◆ Angezeigter Textauszug
· · · · ·
In einem Gespräch wurde Ludwig Wittgenstein ein moralisches Dilemma vorgelegt: Ein Naturforscher muss sich zwischen seinen medizinischen Forschungen und dem Leben mit seiner Frau entscheiden, was soll er tun? Wittgensteins Antwort: ›Hier, können wir sagen, haben wir alle Elemente einer Tragödie; wir können nur sagen: ‹Gott sei mit dir›.‹
Es gibt laut Wittgenstein offensichtlich keine Lösung, kein moralisch Richtiges als Antwort auf dieses klassische moralische Problem. Handelt es sich hier überhaupt um ein moralisches Problem? Eine Tragödie lässt sich nicht philosophisch lösen, sie muss zu Ende gelebt werden. Oder besser zu Ende gespielt werden, da ja die Tragödie eine Kunstform ist, die sich auf einer Bühne austrägt. Um solche Stücke spielen zu können, brauchen wir Kraft. Aber ohne die richtige Sicht auf die Dinge, ohne einen ästhetischen Blick, werden wir nicht die Tragödie gelungen und glücklich zu Ende bringen können. Schicksal braucht Führung.
Man kann also das oben angeführte Dilemma als ein ästhetisches und nicht als ein moralisches Problem deuten.

3 Kommentare:

Anonym hat gesagt…

Aus einem Brief des 19jährigen Rudolf Steiners an Josef Köck:

›Nun ist es schon zwei Tage. Nachdem ich nun zwei Tage als Mensch die Sache betrachtet habe, ist es meine Aufgabe, Deine Natur als Philosoph zu betrachten, und da, sage ich Dir ganz offen, bist Du mir die unbegreiflichste der Unbegreiflichkeiten. Kehre vor allem in Dein Innerstes ein und betrachte es als Deine Pflicht, zu erforschen, ob Dein Liebesverhältnis ganz frei war von Selbstsucht - ganz bis aufs Äußerste frei -, denn was Du da vom Verzichten als einem unedlen Handeln sagst, das gestehe ich offen, daß ich's nicht verstehe; noch weniger, warum es besser gewesen, Du hättest nicht verzichtet. – War es ganz frei davon, dann, guter Freund, brauchst Du weiter nichts, Du hast genug, hast Cyane in Dein Herz aufgenommen; da lebt sie drinnen fort, ihr Bild genügt Dir und das kannst Du mit dem Freunde sogar teilen; das ist echte Liebe, wo man mit dem Bilde zufrieden ist und das Fleisch nicht braucht, ja es unterdrückt. Da gibt's kein Grämen, keinen Kummer. Sage das auch dem Freunde!‹

Nilo hat gesagt…

Mehr zur wechselwirkende Beziehung von Ethik und Ästhetik kann im Sammelband, woraus ich oben zitiere (S. 44.), nachgelesen werden: „Ethik und Ästhetik sind Eins“, hrsg. von W. Lüttersfeld und S. Majetschak, Wittgenstein-Studien, Bd. 15.
· · · · ·
◆ Eingabedaten
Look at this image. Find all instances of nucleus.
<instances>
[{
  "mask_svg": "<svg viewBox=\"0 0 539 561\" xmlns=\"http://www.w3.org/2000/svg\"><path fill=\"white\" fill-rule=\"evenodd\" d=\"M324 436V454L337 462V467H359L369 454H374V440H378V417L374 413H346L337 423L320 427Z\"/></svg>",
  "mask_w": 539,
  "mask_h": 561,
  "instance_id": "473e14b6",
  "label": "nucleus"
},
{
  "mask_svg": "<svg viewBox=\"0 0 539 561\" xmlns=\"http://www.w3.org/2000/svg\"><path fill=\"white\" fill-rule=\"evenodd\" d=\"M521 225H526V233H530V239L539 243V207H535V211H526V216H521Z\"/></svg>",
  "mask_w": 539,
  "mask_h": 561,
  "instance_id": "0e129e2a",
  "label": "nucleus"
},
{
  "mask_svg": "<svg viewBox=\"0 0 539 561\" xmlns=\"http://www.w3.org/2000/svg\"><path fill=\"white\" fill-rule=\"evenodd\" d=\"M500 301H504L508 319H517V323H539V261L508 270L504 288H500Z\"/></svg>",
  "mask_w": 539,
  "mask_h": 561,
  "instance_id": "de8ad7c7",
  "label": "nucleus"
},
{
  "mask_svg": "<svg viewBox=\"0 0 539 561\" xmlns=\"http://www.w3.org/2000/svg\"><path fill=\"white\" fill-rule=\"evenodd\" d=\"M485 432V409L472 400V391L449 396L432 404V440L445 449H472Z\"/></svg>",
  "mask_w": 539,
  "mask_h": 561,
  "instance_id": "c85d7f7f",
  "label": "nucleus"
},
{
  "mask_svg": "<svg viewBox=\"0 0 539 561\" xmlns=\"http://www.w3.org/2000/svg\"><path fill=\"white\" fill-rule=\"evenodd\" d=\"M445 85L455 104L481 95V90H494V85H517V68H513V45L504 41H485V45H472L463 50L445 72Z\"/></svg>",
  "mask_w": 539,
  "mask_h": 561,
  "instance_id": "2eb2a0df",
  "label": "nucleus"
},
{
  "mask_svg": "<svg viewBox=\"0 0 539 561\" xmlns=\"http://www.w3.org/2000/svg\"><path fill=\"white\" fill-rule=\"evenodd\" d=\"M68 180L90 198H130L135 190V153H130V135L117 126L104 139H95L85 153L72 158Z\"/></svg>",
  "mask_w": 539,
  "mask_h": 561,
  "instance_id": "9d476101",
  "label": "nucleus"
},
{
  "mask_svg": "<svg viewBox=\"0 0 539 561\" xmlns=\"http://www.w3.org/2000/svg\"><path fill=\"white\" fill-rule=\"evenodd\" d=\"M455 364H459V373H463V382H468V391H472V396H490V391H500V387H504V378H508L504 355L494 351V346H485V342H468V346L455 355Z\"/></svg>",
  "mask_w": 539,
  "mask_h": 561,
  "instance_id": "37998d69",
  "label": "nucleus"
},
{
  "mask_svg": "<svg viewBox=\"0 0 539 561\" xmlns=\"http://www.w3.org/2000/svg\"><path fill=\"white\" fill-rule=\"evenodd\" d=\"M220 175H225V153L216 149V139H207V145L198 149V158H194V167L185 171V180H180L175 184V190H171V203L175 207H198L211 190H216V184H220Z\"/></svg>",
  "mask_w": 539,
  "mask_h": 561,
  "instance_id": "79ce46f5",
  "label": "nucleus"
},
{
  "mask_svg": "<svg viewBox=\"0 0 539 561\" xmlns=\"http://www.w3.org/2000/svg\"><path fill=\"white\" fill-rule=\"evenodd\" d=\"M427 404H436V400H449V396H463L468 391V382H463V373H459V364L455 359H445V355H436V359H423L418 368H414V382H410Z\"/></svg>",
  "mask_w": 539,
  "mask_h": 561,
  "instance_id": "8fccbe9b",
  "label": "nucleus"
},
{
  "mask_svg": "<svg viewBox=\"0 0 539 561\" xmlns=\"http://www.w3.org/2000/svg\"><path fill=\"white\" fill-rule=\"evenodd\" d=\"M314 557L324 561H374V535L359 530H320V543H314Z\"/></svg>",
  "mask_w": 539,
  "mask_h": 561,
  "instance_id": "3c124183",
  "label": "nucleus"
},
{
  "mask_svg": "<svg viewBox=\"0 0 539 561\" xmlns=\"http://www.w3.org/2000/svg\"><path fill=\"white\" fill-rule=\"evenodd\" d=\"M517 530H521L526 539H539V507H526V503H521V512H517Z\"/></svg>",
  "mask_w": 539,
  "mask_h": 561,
· · · · ·
◆ Arbeitsanweisungen
1. Nennen Sie alle Menschen, die im Textauszug mit Namen vorkommen, einschließlich namentlich genannter Verfasser von Kommentaren.
2. Schreiben Sie aus dem Textauszug den Abschnitt zwischen „Nilo hat gesagt…“ und „Wittgenstein-Studien, Bd. 15.“ einschließlich dieser Wörter ab.
Die Auflistung stammt aus einer anderen Quelle als der Textauszug.

◆ Lösungen
1. Ludwig Wittgenstein, Rudolf Steiner, Josef Köck, Cyane, Nilo, W. Lüttersfeld, S. Majetschak

2.
Nilo hat gesagt…

Mehr zur wechselwirkende Beziehung von Ethik und Ästhetik kann im Sammelband, woraus ich oben zitiere (S. 44.), nachgelesen werden: „Ethik und Ästhetik sind Eins“, hrsg. von W. Lüttersfeld und S. Majetschak, Wittgenstein-Studien, Bd. 15.